Hercules in Stitch and glue - Continued

The superstructure is once again stitch-and-glue, coring 1/4" ply, and covering the sides with vertical mahogany outside and yellow cedar inside in 1/8" laminations. Bright finish as with the hull. The decks and cabin tops are laminated the same way, but longitudinal narrow yellow cedar strakes, for contrast with the mahogany. The main salon was pushed out on the sides to allow only a 6" wide walkway on the side deck, but much more space in the berth space and galley. This meant I had to use a foam-cored laminated cabin top for the main salon to allow only 2" crown in 6 ft. This makes the top more usable as a sunning space. All the windows are auto safety glass, bronze tinted, and set in stainless/nylon track with mahogany framing. The doors are the same construction as the cabin sides.

The interior is all yellow cedar above the sheer, red cedar below the sheer, with mahogany floors and white painted interior ceilings. With that much wood, it is necessary for brightness.

The cockpit has seats both sides with seat backs and tops of yellow cedar. The seat back is a little low, so I'm considering a taffrail, but am undecided.

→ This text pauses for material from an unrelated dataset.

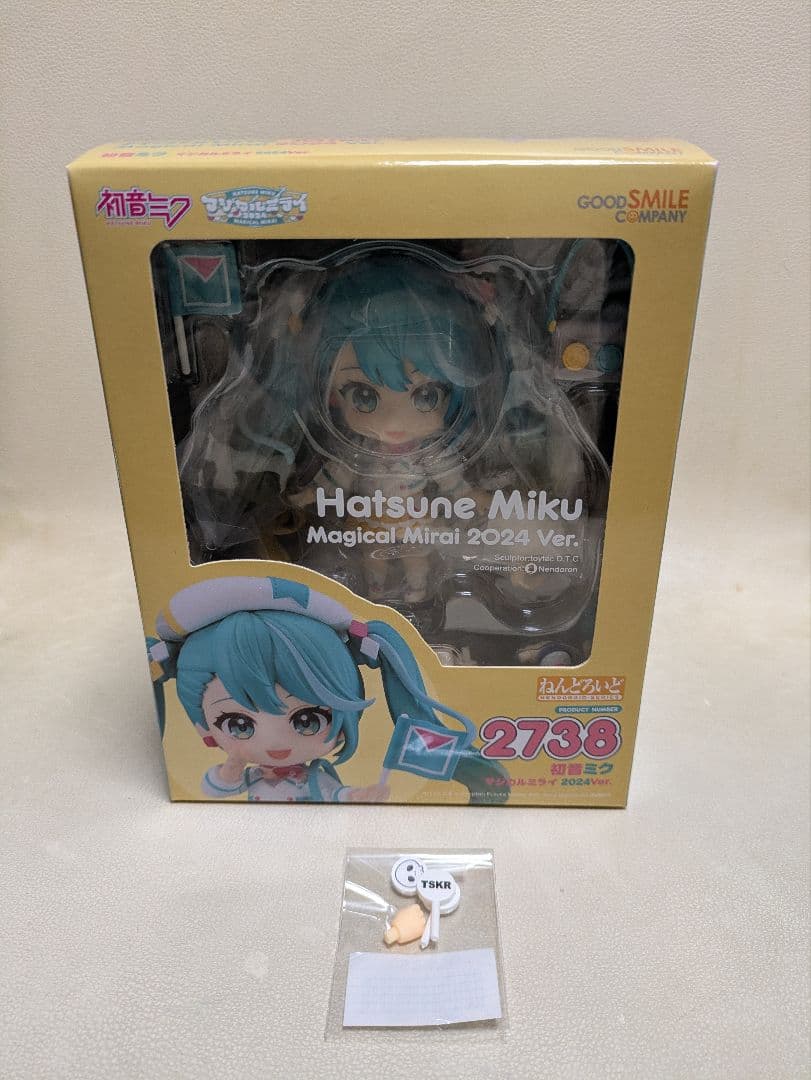 初音ミク　マジカルミライ　2024Ver.　ねんどろいど　フィギュア　特典付き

The engine, a 32 hp Isuzu diesel, will go in in the near future. To insure this will not damage the interior, we are installing a 2 ft. x 3 ft hatch in the pilothouse roof, so the engine can be dropped straight down on the beds. The tanks are build in of plywood, fiberglass, and epoxy. I used some of the increase in displacement to increase the tankage to 50 gal. per side. Nice to have for a long trip, and can be left empty for short hauls.

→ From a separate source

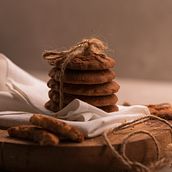 Galletas Curso fotografía alimentos Ein Projekt aus dem Bereich Gastronomiefotografie, Food St, ling und Beleuchtung für Fotografie von Borja Rodríguez - 26.01.2025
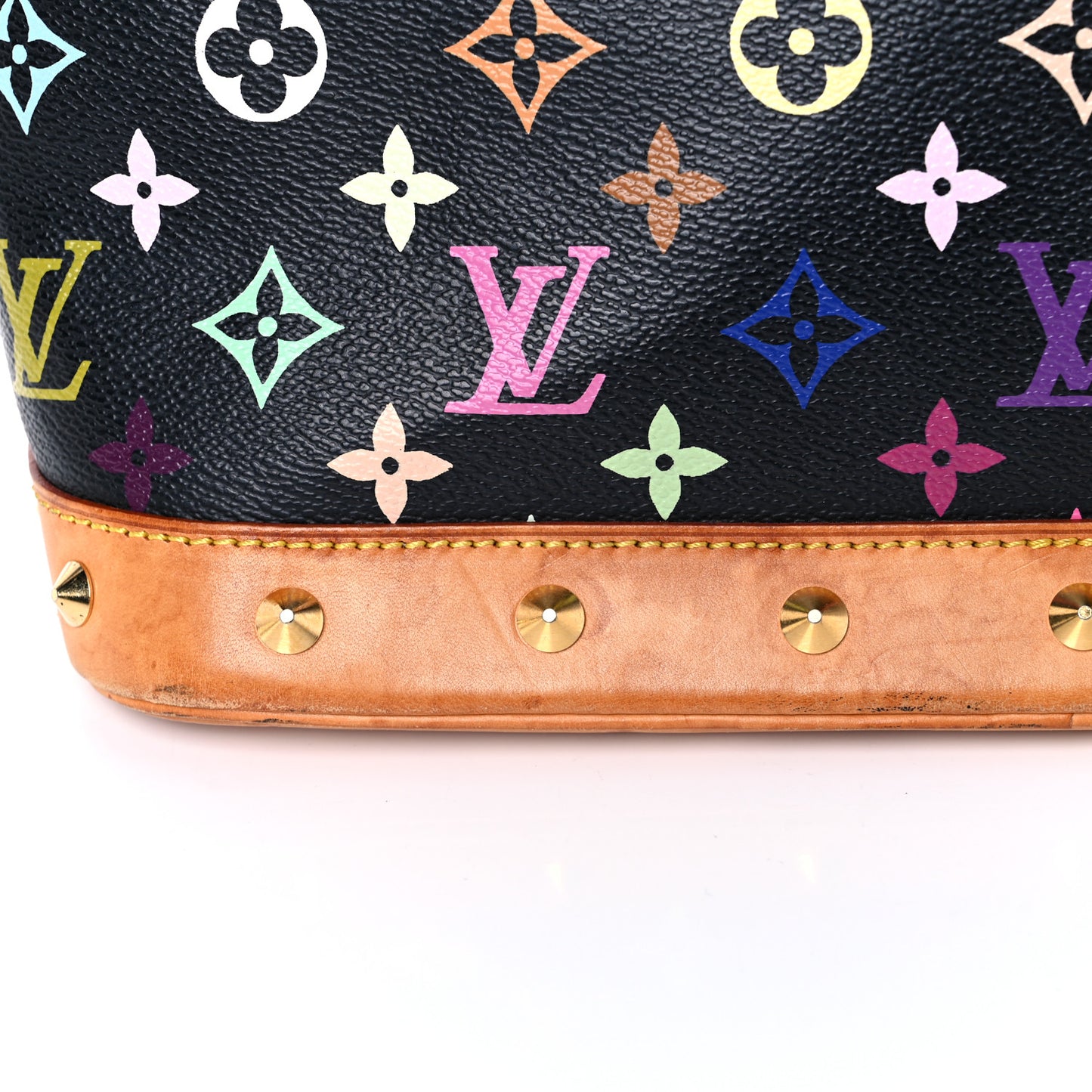 Monogram Multicolor Alma Black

I suppose you could come up with a harder way to build a Hercules, but it would take some trying. I think it is worth it, since I'll only have about 2000 man-hours in her, and I'm all jigged up for the next one. She is so striking, and the lines so classic, that I believe simply showing her at a wooden boat show should bring me some business. On the next I'll hire some help and probably not finish bright, unless the customer is as crazy as me.

I really believe this concept of using the mold frames to form cedar/epoxy plywood to shape allows a dimension for building that has not been much explored. Complex curves are almost mandatory in the semi-displacement speed range, yet the superior hard chine hull is seldom used because round bilge hulls are easier to mold in wood/epoxy. The additional time involved the way I did it is not great, the weight savings is very considerable, and the cost is almost the same. Also, I believe the maintenance costs on a stitch-and-glue hull will be less. Maybe not so crazy at all. Certainly plywood stitch-and-glue, with it's restriction only to convex curves, takes away a lot of the designer's freedom to innovate.

One last item. On the topsides of the Hercules, the joint at lower sheer line need only be a joint in those areas back aft and far forward where the angle becomes significant. In between I simply planked straight across with the double diagonals. In the area of inflection, I used a 6 " 6 oz. tape along the joint between all layers and on the inside. No loss of strength and no permanent framing.

I am away from home at present, but will send pictures of some of these significant items ASAP. Hope all of this is of interest to you, and I'd appreciate any comments you have. Tell Glen I won't forget to send him the fee for design on any sales we have. And I will consult on any shorter versions, (22 ft., 20 ft, 18 ft.) we may have a request for. I recognize that same hull in a number of your shorter designs.